Les propos inqualifiables qui ont été tenus par M. Nzongang et compagnie et que rapporte le professeur heurtent profondément le citoyen camerounais que je suis, et ne me surprennent pas de la part de quelqu’un qui a longtemps montré qu’il n’était pas une lumière de la culture. En 2002 dans un opuscule que j’avais intitulé La Ronde des gladiateurs, je disais déjà de M. Nzongang, et pour moi cela est encore vrai : « J’ai fait l’effort de suivre les boniments de M. Nzongang pendant la dernière campagne pour l’élection présidentielle. Il m’est apparu qu’il est quelquefois facile de confondre la politique et les affaires. En tout cas, il est possible d’allier les deux. Jacques Attali disait que pour lui un homme d’affaires est celui qui vend ce qu’il n’a pas à quelqu’un qui n’en a pas besoin. N’est-ce pas là tout craché le portrait du candidat Nzongang à cette élection ? Car que pouvait-il bien vouloir vendre aux Camerounais ? Et de toutes les façons, ceux-ci avaient-ils besoin de la marchandise de celui-là ? ». C’est dire à quel point en modelant sa réaction sur l’action de M. Nzongang et compagnie le Pr Mouangue s’est mis en mauvaise compagnie… En ce qui me concerne, je suis convaincu que si d’aventure quelqu’un veut organiser un génocide dans notre pays aujourd’hui, à moins d’agir comme ce pape, le très saint Innocent III qui avait dit parlant des pauvres habitants de Béziers  « Tuez-les tous, Dieu choisira les siens », il lui faudra commencer par organiser des tests Adn pour éviter de massacrer ses propres « frères » de tribu.
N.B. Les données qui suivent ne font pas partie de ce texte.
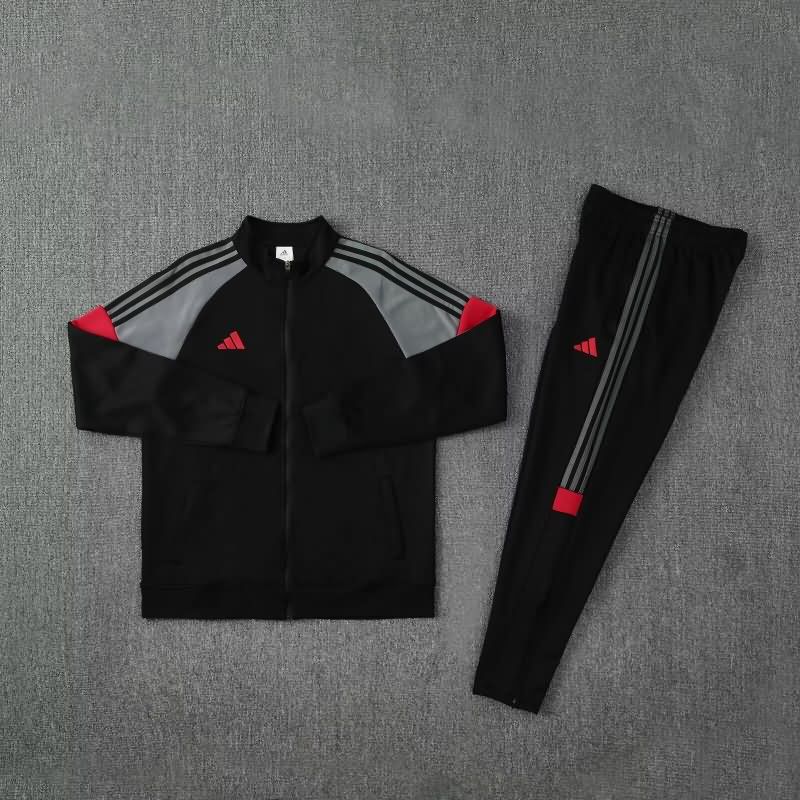 Thailand Quality(AAA) 2025 Adidas Black Soccer Tracksuit 02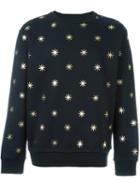 Palm Angels Star Print Sweatshirt, Men's, Size: Medium, Black, Cotton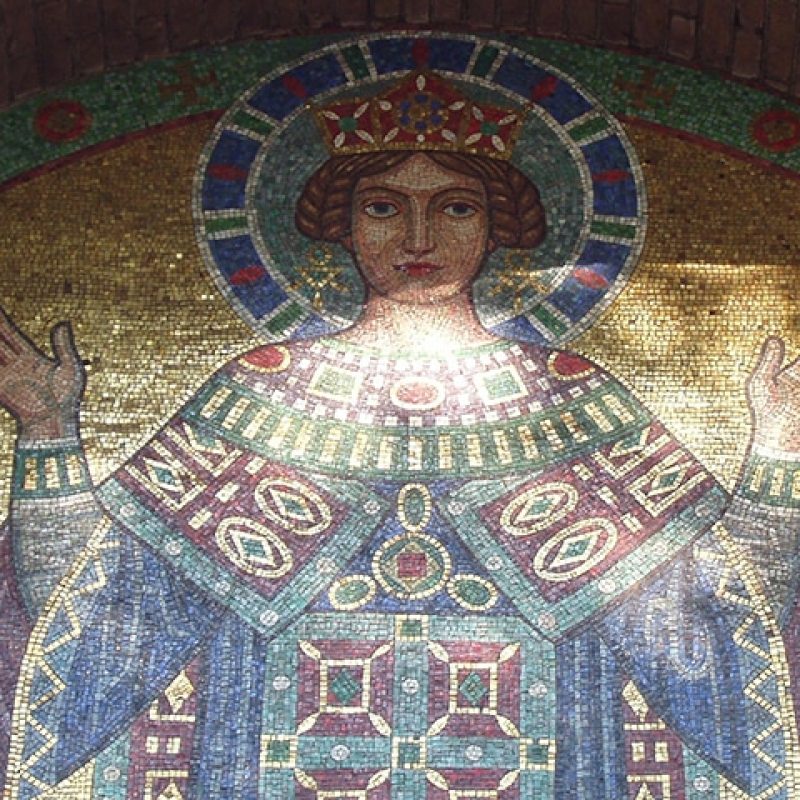 Mosaic of Saint Agnes of Rome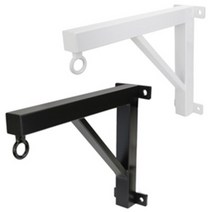 스파트 벽 부착식 샌드백 걸이 대 50cm 운동용품, 블랙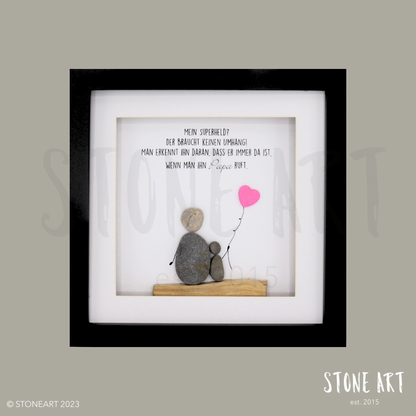 Steinbild Mein Superheld der braucht keinen Umhang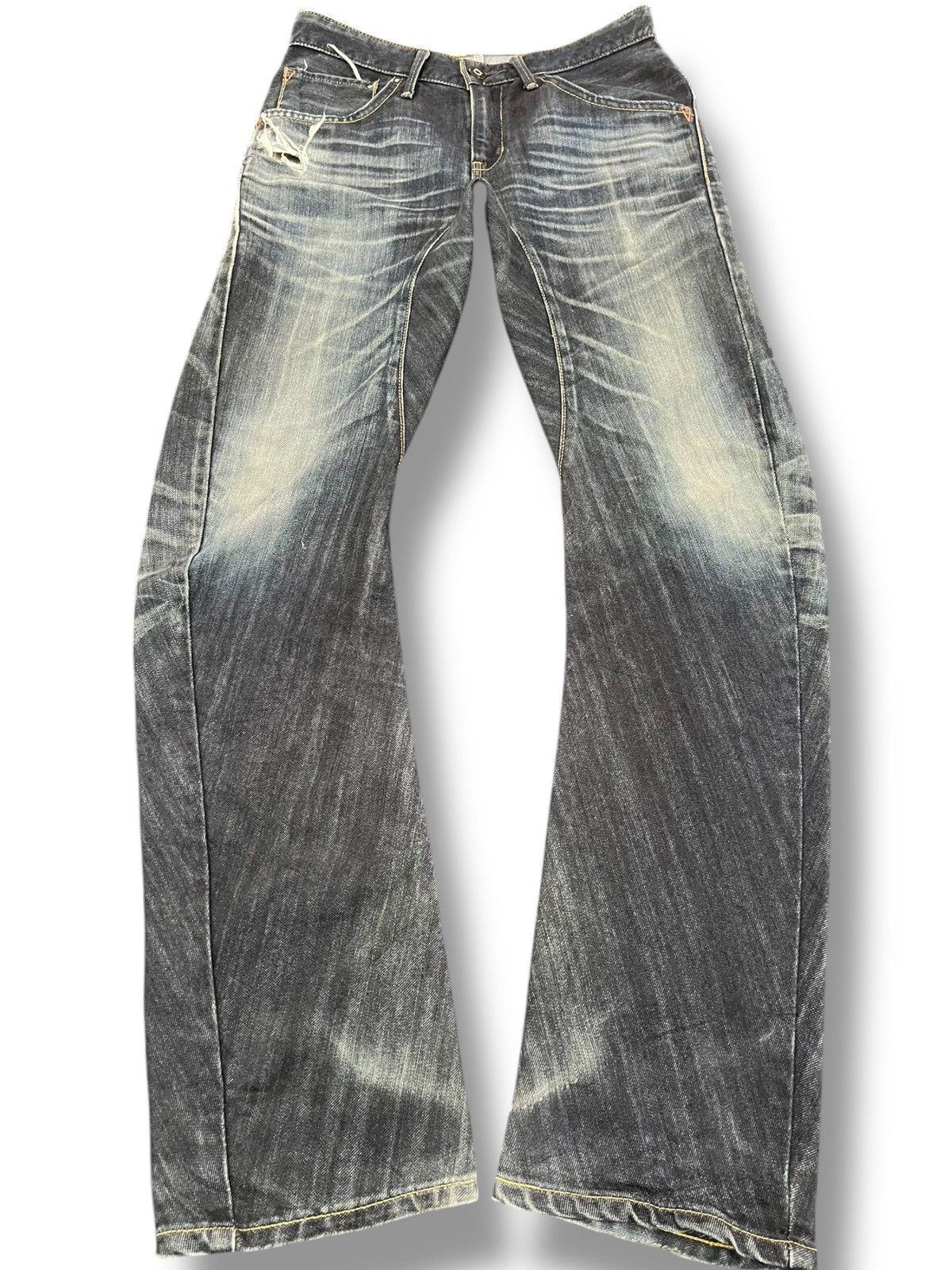 Beauty Beast × Edwin × Japanese Brand Vintage Edwin E-function Curve Leg Denim Size US 29 - 1 Thumbnail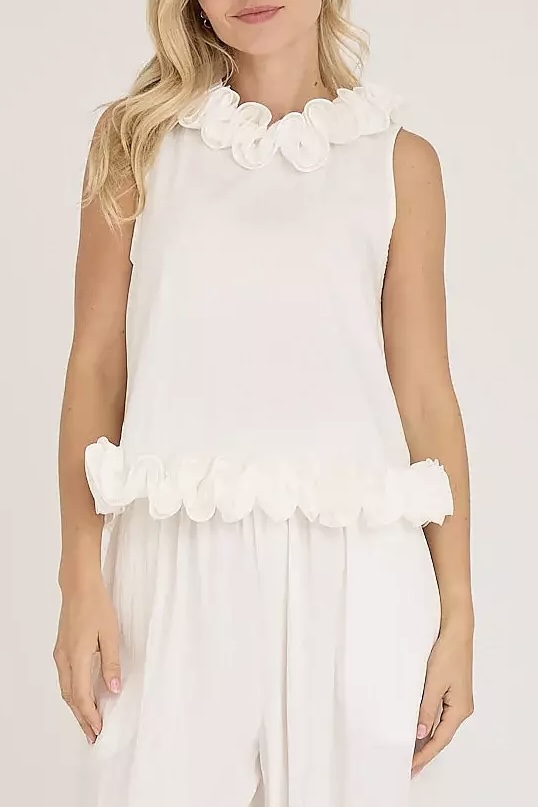 A-View - Vidaisy Top White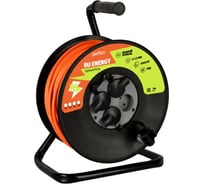 Удлинитель на катушке без заземления Perfeo RU ENERGY 30м 4гн 16А ПВС 2х1,5 IP44 30025942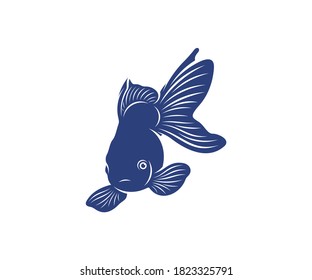 Goldfish Logo design vector template, Goldfish illustration, icon symbol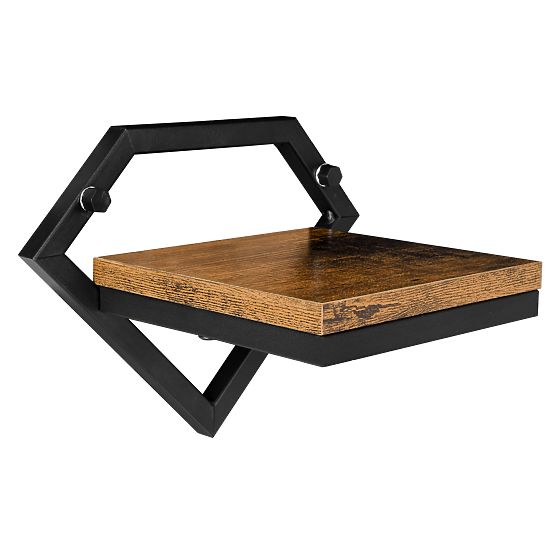 Ghiveci de perete metalic negru Doron Rustic loft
Pour ce qui est du concept de « république », ce n’est pas parce que ce modèle est en train de ficher le camp en France que le rêve républicain hérité de la Rome antique a définitivement perdu de sa saveur. Il faut d’ailleurs rappeler que la France qui l’a remis au goût du jour en 1789 a commencé à le trahir dès le premier jour de la refondation, d’abord en France même dans le cadre d’une république bourgeoise hypocritement censitaire donc marchande, ensuite à l’étranger par la mise en œuvre d’une politique impériale en tous points contraire aux idéaux de liberté – égalité – fraternité. La France n’a pas servi la république, elle s’en est servie.  N’oublions pas que le problème auquel fait face cette France-là aujourd’hui est une résultante normale de la mondialisation à laquelle elle a puissamment contribué par l’impérialisme, et qui a ouvert ce pays comme bien d’autres aux grands courants du nomadisme qui labourent le monde actuel. Ce sont les difficultés économiques et leurs conséquences sociales qui exacerbent le mal vivre ensemble des Français aujourd’hui et cela devrait nous donner à réfléchir : une république de la pénurie où cent personnes doivent s’affronter pour un seul bout de pain ne peut que développer des réflexes communautaires puis infra-communautaires. Face à ces dérives, les élites intellectuelles doivent faire encore plus attention que par le passé aux diagnostics qu’ils proposent à une opinion travaillée par des tensions identitaires et irrationnelles.